### Texto para revisar
■ ■ ■ ■ ■ ■ ■

La más antigua oración a la Virgen dice así: «Bajo tu amparo nos acogemos, santa Madre de Dios; no deseches las súplicas que te dirigimos en nuestras necesidades; antes bien, líbranos siempre de todo peligro, oh Virgen gloriosa y bendita». Esta bellísima oración (Sub tuum præsidium, en la liturgia latina) procede de una antífona litúrgica griega no posterior al siglo III. En ella se invoca a María como «Madre de Dios», título reconocido como dogma bastante más tarde, en el concilio de Efeso (a.431). María aparece ahí, literalmente, como «la única limpia, la única bendita», y a su regazo maternal nos acogemos, rezando en plural, los fieles cristianos, que, en las angustias y peligros, confiamos en el gran poder de su intercesión ante el Señor. La consagración a María realizada por Juan Pablo II en Fátima (13-V-1982) estuvo inspirada precisamente en esta oración.

El Ave María, compuesta con las palabras del ángel Gabriel y de Isabel (Lc 1,28s.42), así como otras oraciones latinas hoy recogidas al final de las Completas, en la Liturgia de las Horas (Dios te salve, Reina y Madre; Madre del Redentor, virgen fecunda; Salve, Reina de los cielos; Reina del cielo, alégrate) son de origen medieval, lo mismo que el Rosario y el Angelus, esas oraciones que tanto arraigo han tenido y tienen en la piedad de los fieles, y que la Iglesia tantas veces ha recomendado (Marialis cultus 40-55).

■ ■ ■ ■ ■ ■ ■

### Enunciado A
Según el texto sobre las oraciones marianas, ¿de dónde procede la oración Sub tuum præsidium?
### Enunciado B
Continúa el texto sobre las oraciones marianas a partir de su última oración.

### Extracto de datos
■ ■ ■ ■ ■ ■ ■

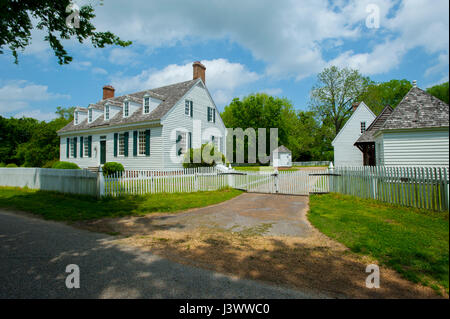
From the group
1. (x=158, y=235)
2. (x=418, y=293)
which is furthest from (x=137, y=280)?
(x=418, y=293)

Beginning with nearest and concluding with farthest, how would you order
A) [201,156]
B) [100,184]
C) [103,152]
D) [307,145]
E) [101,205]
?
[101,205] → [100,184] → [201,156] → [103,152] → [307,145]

■ ■ ■ ■ ■ ■ ■

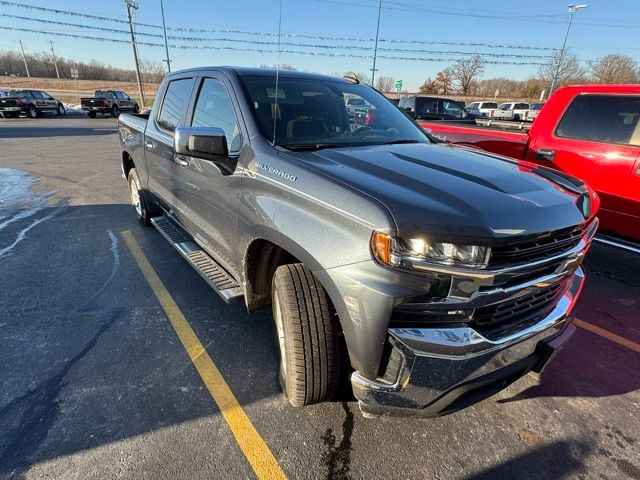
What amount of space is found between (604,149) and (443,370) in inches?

■ ■ ■ ■ ■ ■ ■

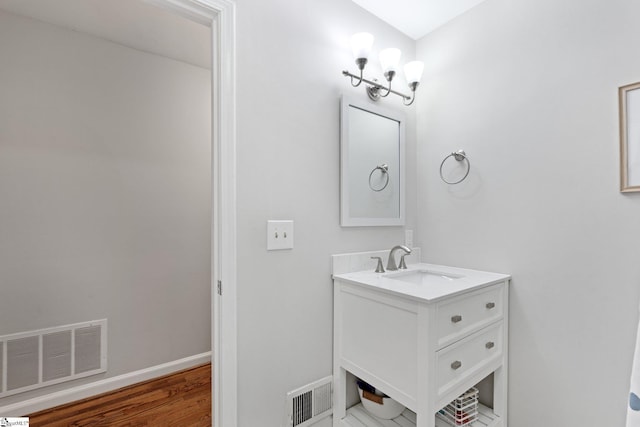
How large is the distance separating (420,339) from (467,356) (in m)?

■ ■ ■ ■ ■ ■ ■

### Respuesta A
Procede de una antífona litúrgica griega no posterior al siglo III.

### Respuesta B
El canto que Cristo, con su Cuerpo, a lo largo de los siglos, ha dedicado a la Virgen Madre, tiene siempre rasgos de una belleza muy singular... San Agustín (+430) la saluda: «Oh bienaventurada María, verdaderamente dignísima de toda alabanza, oh Virgen gloriosa, madre de Dios, oh Madre sublime, en cuyo vientre estuvo el Autor del cielo y de la tierra»... Y Sedulio, por los mismos años: «Salve, Madre santa, tú que has dado a luz al Rey que sostiene en su mano, a través de los siglos, el cielo y la tierra»... Y el gran San Cirilo de Alejandría, en ocasión solemnísima, cuando el concilio de Efeso confesó a María como Madre de Dios: «Te saludamos, oh María, Madre de Dios, verdadero tesoro de todo el universo, antorcha que jamás se puede extinguir, corona de las vírgenes, cetro de la fe ortodoxa, templo incorruptible, lugar del que no tiene lugar, por quien nos ha sido dado Aquel que es llamado bendito por excelencia»... Y el grandioso Himno Acatistos de la liturgia griega, quizá compuesto por San Germán, que fue patriarca de Constantinopla (del 715 al 729): «Oh Guía victoriosa, nosotros, tus servidores, liberados de nuestros enemigos, te cantamos nuestras acciones de gracias... Ave, Esposa inmaculada. Ave, resplandor de alegría. Ave, destructora de la maldición. Ave, cumbre inaccesible al pensamiento humano»...

Es el canto enamorado que el Cristo total ofrece a María, y que se prolonga en la Edad Media con nuevas melodías... En Canterbury, San Anselmo (+1109): «Santa y entre los santos de Dios especialmente santa María, madre de admirable virginidad, virgen de amable fecundidad, que engendraste al Hijo del Altísimo»... Y en la abadía de Steinfeld, cerca de Colonia, el premonstratense Herman (+1233): «Yo querría sentirte, hazme conocer tu presencia. Atiéndeme, dulce Reina del cielo, todo yo me ofrezco a ti. Alégrate tú, la misma belleza. Yo te digo: Rosa, rosa. Eres bella, eres totalmente bella, y amas más que nadie»... Y en el monasterio cisterciense de Helfta, Santa Gertrudis (+1301): «Salve, blanco lirio de la refulgente y siempre serena Trinidad, deslumbrante Rosa celestial»...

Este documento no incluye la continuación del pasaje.